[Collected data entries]
--- START ---

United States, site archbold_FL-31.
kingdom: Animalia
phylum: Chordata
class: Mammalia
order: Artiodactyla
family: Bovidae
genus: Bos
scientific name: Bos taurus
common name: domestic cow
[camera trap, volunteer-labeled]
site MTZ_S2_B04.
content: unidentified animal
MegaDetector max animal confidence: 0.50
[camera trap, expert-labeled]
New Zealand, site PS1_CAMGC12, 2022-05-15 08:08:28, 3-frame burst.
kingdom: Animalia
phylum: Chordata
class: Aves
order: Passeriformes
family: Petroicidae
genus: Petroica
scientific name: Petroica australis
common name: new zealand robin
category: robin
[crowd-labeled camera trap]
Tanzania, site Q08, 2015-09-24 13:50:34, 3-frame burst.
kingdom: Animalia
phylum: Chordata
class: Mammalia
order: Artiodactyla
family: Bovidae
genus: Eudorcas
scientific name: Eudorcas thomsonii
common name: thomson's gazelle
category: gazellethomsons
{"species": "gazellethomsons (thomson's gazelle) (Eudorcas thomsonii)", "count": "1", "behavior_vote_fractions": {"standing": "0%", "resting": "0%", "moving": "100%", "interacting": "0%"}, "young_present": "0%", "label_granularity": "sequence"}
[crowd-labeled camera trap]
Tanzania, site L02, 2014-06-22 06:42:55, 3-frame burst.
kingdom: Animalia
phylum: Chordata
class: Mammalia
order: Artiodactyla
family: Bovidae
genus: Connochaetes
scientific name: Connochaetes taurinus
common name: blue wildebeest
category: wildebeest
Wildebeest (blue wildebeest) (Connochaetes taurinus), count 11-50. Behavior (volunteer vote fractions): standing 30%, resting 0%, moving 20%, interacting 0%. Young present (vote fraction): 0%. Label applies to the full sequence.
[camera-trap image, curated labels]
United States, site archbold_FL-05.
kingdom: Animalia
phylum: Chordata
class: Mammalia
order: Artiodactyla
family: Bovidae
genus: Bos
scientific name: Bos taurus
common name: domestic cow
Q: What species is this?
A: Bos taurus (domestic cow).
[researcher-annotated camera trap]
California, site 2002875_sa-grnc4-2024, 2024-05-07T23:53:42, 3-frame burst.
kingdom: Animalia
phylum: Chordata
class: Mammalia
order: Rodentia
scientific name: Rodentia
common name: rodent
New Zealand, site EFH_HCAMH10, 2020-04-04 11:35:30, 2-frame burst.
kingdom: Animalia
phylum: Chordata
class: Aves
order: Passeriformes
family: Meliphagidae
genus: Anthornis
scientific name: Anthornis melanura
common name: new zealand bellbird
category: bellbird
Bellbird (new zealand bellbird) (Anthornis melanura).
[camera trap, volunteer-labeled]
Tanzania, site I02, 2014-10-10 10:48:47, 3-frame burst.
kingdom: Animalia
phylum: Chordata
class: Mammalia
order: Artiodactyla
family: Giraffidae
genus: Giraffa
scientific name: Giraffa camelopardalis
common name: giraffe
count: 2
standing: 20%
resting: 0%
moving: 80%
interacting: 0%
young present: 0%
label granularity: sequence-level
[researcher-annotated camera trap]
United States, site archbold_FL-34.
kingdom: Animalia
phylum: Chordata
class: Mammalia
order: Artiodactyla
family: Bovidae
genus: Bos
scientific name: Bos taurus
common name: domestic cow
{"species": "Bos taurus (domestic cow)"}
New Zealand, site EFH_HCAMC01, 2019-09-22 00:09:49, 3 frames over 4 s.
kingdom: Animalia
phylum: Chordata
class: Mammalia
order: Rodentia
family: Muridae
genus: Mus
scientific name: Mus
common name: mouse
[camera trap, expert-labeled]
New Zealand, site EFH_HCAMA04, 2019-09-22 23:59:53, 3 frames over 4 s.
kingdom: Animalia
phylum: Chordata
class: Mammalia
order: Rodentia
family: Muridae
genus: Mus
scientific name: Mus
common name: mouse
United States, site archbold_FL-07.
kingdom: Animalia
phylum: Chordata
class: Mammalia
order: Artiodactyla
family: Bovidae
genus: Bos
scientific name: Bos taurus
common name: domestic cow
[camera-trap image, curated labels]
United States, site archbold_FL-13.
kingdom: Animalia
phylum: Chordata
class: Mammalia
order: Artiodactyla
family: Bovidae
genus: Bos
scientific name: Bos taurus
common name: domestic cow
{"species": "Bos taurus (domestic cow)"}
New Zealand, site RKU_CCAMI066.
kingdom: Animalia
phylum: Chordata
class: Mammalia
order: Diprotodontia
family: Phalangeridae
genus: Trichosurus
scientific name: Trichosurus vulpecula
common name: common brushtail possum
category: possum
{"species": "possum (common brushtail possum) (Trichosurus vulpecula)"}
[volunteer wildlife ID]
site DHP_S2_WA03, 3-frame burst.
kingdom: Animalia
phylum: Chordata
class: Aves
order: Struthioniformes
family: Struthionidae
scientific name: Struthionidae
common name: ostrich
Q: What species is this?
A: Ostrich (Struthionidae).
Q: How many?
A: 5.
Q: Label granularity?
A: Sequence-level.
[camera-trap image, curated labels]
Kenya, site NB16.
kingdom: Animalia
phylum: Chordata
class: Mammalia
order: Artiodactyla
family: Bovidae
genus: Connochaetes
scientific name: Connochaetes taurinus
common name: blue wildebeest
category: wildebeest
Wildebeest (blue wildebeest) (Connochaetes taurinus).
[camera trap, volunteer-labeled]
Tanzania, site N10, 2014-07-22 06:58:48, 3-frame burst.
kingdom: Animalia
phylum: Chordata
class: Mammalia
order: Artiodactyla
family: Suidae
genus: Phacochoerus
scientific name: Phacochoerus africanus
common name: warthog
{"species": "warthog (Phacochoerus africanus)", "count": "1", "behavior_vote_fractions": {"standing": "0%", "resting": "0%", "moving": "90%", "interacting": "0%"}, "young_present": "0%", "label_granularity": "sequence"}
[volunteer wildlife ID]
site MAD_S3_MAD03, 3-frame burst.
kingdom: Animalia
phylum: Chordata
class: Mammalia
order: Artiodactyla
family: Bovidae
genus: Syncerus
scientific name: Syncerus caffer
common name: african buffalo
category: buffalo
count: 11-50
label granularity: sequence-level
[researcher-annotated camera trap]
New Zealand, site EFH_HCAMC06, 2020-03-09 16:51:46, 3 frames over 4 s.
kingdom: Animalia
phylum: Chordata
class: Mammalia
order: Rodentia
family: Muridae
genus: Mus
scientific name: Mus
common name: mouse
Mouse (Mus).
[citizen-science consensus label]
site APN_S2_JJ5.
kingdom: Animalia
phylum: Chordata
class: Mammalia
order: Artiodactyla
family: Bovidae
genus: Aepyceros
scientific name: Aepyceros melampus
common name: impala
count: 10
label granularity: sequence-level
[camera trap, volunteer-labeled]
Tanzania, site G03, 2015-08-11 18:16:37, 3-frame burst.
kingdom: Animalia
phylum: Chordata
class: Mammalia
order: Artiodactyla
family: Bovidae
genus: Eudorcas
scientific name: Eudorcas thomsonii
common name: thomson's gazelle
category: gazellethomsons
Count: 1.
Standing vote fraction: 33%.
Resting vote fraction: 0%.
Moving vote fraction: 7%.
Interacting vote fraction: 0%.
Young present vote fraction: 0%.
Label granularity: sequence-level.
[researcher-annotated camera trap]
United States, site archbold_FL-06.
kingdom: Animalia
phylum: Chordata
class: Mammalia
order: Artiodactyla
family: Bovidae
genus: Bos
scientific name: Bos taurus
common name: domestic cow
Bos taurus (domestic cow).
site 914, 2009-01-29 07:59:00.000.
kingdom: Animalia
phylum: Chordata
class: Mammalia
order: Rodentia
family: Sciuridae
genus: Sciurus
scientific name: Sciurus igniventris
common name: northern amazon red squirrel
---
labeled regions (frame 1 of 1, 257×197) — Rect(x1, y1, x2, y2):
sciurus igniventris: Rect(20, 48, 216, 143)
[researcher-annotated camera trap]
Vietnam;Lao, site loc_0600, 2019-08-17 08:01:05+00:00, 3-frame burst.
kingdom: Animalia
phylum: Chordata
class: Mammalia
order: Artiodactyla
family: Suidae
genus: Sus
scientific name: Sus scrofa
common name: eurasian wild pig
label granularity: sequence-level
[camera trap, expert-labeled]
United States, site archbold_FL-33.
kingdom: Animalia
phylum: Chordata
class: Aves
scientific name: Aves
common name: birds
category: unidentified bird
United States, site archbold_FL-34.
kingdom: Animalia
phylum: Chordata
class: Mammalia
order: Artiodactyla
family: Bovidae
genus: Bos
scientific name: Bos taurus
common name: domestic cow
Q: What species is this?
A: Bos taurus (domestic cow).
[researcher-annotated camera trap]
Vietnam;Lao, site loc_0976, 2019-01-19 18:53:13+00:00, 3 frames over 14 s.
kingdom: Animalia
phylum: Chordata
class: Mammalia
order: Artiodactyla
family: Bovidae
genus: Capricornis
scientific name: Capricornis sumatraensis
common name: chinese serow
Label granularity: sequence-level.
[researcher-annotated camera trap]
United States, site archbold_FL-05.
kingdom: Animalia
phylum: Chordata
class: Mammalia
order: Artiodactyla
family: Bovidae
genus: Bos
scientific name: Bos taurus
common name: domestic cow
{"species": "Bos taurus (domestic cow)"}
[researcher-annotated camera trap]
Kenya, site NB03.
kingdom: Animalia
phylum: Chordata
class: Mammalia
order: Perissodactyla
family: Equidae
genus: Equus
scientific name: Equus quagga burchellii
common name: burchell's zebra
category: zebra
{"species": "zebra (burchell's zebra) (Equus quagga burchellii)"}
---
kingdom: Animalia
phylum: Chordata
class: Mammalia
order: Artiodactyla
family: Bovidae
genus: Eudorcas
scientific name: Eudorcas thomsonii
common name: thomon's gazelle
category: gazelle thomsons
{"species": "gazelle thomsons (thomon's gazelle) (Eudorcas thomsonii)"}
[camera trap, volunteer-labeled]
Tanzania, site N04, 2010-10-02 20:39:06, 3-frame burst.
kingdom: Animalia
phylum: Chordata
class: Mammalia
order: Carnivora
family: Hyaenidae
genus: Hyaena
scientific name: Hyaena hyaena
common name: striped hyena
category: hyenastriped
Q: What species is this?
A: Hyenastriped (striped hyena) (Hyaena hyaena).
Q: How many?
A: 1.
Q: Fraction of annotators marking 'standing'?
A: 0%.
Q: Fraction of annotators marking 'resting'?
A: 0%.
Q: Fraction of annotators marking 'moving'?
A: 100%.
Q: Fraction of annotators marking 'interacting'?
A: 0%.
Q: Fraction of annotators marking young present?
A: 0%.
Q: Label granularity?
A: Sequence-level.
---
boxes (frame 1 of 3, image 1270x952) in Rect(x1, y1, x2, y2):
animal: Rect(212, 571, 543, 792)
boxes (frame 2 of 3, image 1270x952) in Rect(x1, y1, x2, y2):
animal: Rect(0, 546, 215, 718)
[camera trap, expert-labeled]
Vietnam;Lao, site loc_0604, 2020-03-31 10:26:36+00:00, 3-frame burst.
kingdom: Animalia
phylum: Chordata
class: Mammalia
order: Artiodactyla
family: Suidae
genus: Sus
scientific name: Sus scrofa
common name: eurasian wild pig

--- END ---

▸ What the task asks
From the data above, copy each line that has the string "frames".

▸ Answer to this exercise
New Zealand, site EFH_HCAMC01, 2019-09-22 00:09:49, 3 frames over 4 s.
New Zealand, site EFH_HCAMA04, 2019-09-22 23:59:53, 3 frames over 4 s.
New Zealand, site EFH_HCAMC06, 2020-03-09 16:51:46, 3 frames over 4 s.
Vietnam;Lao, site loc_0976, 2019-01-19 18:53:13+00:00, 3 frames over 14 s.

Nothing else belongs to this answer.